PASSAGE TO READ

Food programs in Vermillion had to find new ways to serve the community when COVID-19 hit its doors March of last year. The Welcome Table, who hosted weekly Monday meals for the community, switched to takeout boxes in May to continue providing meals for those in need.
John Lushbough, the head of the Vermillion Welcome Table, said they will continue with takeout for a while, but hopes that by late spring they might run at half-capacity to keep people safe.
The Welcome Table pairs with the Vermillion Food Pantry to provide a weekend backpack program and school pantry, which helps close the gap of food insecurities within students.
“Before COVID hit we were probably serving about 300 kids — about 150 at the school pantry every Friday and 150 with weekend backpacks. Then COVID hit,” Lushbough said. “Schools closed down, so we had no access to the high school for about six weeks.”
Lushbough said an important part of the Welcome Table’s mission is making sure sure everyone has access to quality food, but when COVID-19 forced schools to close, the Welcome Table lost its ability to aid students.
“But the biggest change for the Welcome Table is that we don’t see people anymore,” Lushbough said.
In previous years, the Welcome Table heavily partnered with USD student organizations, which Lushbough said sponsored about 90% of meals served over the past four to five years.
“USD students were such a big part of the Welcome Table and it’s really hard not having the students over,” Lushbough said. “We didn’t know what to do when students went home and then didn’t come back.”
When building the Vermillion Welcome Table, Lushbough said that their main goal was to create a place for people to come together to form a community no matter their differences.
“We never thought of it as a soup kitchen, we thought of it as a place for people to come together… we didn’t care who it was,” Lushbough said. “The Welcome Table has afforded me a community. In fact, I probably have more of a diverse student contact with the Welcome Table than I did when I taught at USD.”
Lushbough said that thanks to the Vermillion community, they have been serving as much food as they have ever been.
“We are trying to keep everyone safe, but we are in need of the pandemic to be over,” Lushbough said.
Every week, the Welcome Table discusses problems and concerns in hopes of reopening their doors.
“It’s just frustrating right now because none of it works without the volunteers. I hope we get back to normal so that we can get back together,” Lushbough said.
With the goal to reopen its doors to the public in late spring, the Vermillion Welcome Table continues to aid the local community despite the challenges faced this past year.

MATERIAL SHOWN
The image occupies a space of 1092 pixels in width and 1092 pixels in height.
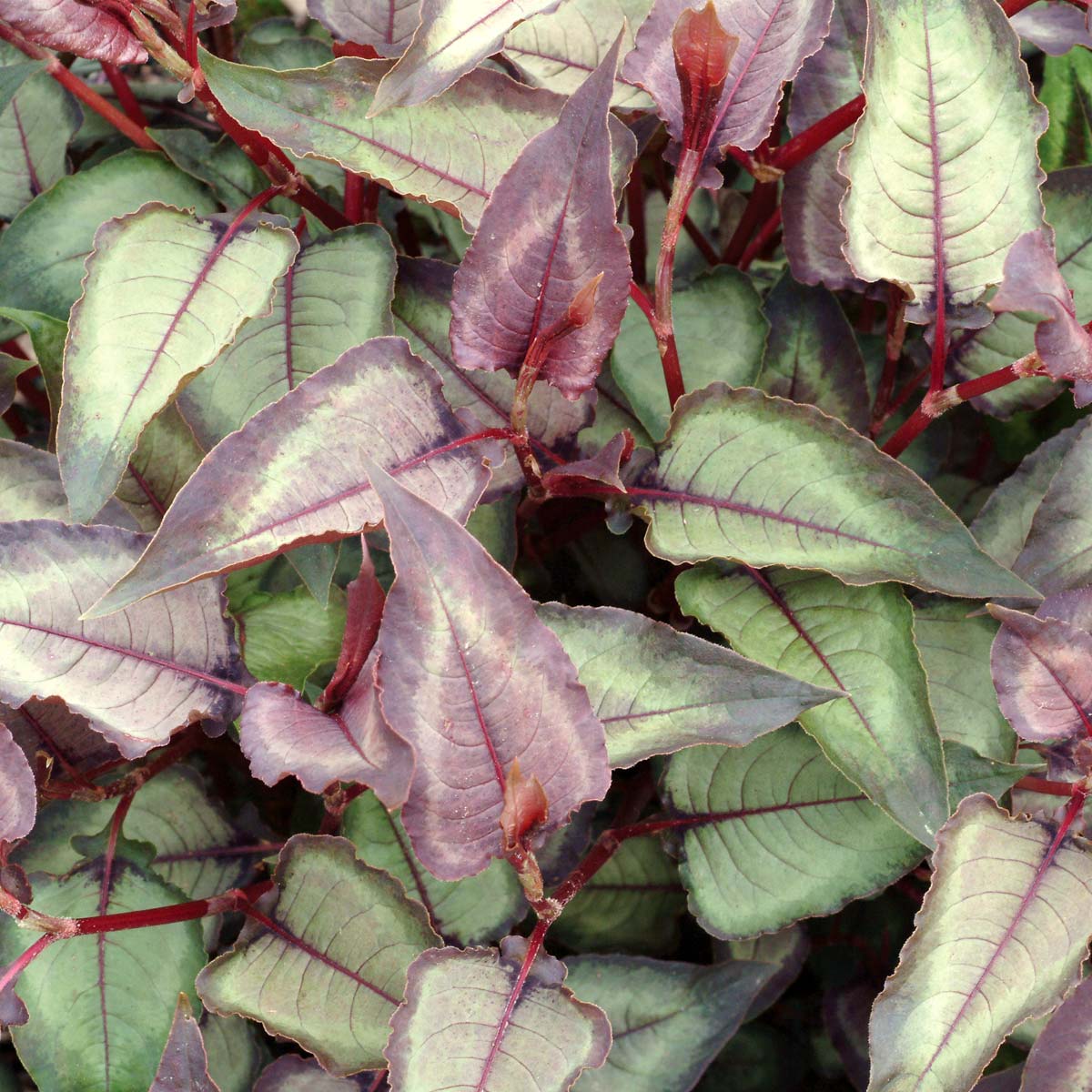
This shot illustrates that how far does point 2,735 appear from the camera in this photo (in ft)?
2.13

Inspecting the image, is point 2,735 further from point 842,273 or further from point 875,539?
point 842,273

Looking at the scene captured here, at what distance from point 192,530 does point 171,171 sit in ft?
1.44

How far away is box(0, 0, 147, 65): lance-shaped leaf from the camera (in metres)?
0.71

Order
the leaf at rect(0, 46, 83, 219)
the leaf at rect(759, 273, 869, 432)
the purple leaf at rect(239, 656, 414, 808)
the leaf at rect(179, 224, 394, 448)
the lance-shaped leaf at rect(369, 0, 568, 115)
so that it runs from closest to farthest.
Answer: the purple leaf at rect(239, 656, 414, 808), the lance-shaped leaf at rect(369, 0, 568, 115), the leaf at rect(179, 224, 394, 448), the leaf at rect(759, 273, 869, 432), the leaf at rect(0, 46, 83, 219)

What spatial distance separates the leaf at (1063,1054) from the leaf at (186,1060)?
0.47m

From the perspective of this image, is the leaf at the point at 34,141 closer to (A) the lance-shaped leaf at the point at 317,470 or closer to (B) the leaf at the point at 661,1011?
(A) the lance-shaped leaf at the point at 317,470

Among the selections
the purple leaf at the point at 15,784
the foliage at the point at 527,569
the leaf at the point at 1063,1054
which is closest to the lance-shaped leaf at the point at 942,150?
the foliage at the point at 527,569

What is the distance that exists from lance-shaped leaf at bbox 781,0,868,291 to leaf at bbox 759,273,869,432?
0.02 m

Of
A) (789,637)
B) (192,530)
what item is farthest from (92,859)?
(789,637)

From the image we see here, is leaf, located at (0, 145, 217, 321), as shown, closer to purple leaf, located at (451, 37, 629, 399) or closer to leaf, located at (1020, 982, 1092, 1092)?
purple leaf, located at (451, 37, 629, 399)

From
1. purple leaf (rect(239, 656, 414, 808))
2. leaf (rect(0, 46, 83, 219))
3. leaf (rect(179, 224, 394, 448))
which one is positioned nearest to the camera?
purple leaf (rect(239, 656, 414, 808))

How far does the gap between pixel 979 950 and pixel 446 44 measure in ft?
1.95

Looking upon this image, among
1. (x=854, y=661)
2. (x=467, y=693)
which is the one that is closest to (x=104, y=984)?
(x=467, y=693)

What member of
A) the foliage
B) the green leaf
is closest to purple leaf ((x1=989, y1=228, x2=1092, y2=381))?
the foliage
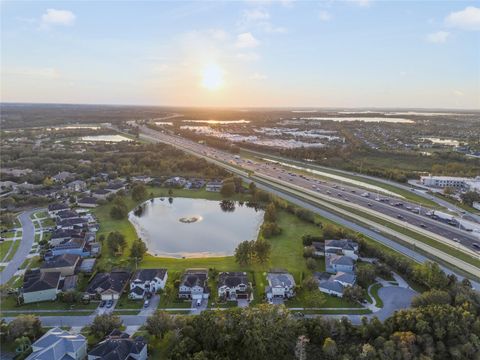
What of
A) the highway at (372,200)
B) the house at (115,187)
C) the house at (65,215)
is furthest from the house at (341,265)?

WHAT YOU WILL DO
According to the article about the Vermillion Welcome Table, what share of the meals served over the past four to five years did USD student organizations sponsor? Rely only on the article about the Vermillion Welcome Table.

ANSWER TO THE PROBLEM
About 90%.